Opinion
August 24, 1995
Appeal from the Supreme Court, Bronx County (Lorraine Backal, J.).
This matter has been submitted for judicial review in the absence of a final administrative ruling. Thus, respondents' motion to dismiss the proceeding should have been granted for failure to exhaust administrative remedies (CPLR 7804[f]; Watergate II Apts. v. Buffalo Sewer Auth., 46 N.Y.2d 52, 57; Matter of White v. Incorporated Vil. of Plandome Manor, 190 A.D.2d 854, lv denied 83 N.Y.2d 752). Respondent's letter of December 14, 1993, rejecting petitioner's application for a certificate of occupancy for noncompliance with a Zoning Resolution section governing the subject premises, is subject to appeal to the Board of Standards and Appeals (NY City Charter § 666 [7] [a]).

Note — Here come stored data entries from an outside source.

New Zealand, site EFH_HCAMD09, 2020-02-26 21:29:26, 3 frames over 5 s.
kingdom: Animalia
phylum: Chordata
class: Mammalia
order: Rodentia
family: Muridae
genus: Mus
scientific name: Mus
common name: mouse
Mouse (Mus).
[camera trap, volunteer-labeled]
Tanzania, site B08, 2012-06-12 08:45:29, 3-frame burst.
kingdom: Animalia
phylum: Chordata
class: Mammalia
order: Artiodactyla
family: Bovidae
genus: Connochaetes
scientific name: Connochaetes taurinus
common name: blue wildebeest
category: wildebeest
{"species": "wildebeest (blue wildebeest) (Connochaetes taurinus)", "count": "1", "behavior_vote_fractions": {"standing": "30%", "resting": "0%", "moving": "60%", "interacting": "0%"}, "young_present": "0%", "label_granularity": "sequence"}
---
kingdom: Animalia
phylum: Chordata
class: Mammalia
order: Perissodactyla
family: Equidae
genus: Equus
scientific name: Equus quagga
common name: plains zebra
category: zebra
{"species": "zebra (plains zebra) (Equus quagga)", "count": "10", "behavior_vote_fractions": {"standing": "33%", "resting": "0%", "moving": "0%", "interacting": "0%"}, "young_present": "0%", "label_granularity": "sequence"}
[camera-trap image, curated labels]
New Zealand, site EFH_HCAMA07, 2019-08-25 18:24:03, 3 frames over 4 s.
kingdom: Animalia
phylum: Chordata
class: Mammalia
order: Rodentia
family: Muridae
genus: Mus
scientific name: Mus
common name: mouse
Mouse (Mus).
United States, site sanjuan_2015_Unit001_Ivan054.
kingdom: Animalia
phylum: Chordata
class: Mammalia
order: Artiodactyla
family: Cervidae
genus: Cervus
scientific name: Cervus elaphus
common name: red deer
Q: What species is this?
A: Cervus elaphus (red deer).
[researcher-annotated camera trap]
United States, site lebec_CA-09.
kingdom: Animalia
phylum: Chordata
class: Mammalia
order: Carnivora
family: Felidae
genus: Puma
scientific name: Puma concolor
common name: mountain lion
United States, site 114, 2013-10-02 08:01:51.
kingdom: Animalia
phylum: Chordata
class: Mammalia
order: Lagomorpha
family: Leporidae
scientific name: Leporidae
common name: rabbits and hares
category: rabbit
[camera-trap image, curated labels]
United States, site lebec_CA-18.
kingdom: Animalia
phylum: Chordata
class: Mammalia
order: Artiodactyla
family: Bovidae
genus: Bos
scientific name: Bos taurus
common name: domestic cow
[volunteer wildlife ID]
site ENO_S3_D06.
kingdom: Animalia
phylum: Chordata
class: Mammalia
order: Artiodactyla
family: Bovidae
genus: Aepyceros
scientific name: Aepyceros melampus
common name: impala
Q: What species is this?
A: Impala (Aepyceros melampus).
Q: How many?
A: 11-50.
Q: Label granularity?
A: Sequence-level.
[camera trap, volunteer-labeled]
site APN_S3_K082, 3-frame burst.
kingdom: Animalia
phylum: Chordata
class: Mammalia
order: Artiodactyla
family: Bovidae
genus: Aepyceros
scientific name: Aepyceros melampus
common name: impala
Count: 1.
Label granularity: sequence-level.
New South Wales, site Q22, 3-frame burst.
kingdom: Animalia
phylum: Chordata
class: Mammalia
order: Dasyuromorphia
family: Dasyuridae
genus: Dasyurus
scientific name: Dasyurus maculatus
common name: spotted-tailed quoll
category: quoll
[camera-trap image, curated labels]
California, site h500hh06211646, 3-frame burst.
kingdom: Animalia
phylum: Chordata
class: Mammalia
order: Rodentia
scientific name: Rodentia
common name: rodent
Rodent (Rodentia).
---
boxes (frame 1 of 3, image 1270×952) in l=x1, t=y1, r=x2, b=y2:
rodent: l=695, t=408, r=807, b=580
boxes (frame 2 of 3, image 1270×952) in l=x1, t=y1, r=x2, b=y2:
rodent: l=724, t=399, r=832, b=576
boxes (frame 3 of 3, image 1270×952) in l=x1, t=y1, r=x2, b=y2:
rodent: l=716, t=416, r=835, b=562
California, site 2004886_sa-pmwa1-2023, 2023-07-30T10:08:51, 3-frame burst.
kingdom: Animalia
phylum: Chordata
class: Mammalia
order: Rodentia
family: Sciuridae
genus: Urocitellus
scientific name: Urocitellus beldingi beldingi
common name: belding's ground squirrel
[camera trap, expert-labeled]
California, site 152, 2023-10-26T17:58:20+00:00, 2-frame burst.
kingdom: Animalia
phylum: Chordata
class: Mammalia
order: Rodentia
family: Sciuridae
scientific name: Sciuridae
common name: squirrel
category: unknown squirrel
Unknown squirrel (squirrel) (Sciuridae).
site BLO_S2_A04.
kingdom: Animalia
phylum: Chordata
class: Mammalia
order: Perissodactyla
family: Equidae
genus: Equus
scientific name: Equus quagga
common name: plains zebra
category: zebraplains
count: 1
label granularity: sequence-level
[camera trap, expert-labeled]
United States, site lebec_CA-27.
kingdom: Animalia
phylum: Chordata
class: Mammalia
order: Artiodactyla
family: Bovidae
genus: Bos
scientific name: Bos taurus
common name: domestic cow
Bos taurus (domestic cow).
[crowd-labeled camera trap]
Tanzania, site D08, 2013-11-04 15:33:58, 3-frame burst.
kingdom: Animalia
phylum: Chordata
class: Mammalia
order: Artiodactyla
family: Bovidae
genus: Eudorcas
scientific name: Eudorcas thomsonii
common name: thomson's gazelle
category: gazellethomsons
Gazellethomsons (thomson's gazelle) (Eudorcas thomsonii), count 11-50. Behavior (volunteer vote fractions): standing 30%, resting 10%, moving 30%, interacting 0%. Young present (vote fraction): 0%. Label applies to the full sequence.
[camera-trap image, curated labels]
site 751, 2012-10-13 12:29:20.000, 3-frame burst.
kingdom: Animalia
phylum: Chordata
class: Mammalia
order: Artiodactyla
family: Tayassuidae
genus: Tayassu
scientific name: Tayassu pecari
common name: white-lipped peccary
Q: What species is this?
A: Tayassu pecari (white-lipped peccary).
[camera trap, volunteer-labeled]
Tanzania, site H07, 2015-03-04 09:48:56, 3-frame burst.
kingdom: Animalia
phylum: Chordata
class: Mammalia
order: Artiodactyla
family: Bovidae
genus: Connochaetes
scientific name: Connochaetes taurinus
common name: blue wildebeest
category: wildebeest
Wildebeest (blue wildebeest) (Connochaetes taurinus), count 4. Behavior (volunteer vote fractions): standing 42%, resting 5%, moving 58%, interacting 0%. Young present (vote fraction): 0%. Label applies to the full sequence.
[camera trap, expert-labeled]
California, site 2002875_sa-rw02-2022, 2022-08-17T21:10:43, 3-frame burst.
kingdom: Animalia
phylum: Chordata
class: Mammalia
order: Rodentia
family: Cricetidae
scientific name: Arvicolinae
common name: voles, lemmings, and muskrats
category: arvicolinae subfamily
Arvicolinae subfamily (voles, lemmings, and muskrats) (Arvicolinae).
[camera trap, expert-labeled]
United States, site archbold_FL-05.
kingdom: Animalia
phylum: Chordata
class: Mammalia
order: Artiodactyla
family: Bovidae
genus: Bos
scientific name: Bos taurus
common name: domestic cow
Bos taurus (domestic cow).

We note that, at the time the petition was brought, petitioner's application for a certificate of occupancy had been pending for only three months, not one year and nine months as Supreme Court erroneously determined. It is not asserted that any statutory provision permits resort to the judicial forum prior to a final administrative pronouncement and, even in that event, entertaining the proceeding on its merits may be improvident ( see, Matter of Bloom v. Division of Hous. Community Renewal, 138 Misc.2d 523, 527-528 [Rubin, J.]). In any event, petitioner should be permitted to pursue the denial of its application for a certificate of occupancy by way of appeal to the Board of Standards and Appeals, the determination of which is subject to judicial review (Administrative Code of City of N Y § 25-207).
Concur — Sullivan, J.P., Rosenberger, Ellerin, Rubin and Mazzarelli, JJ.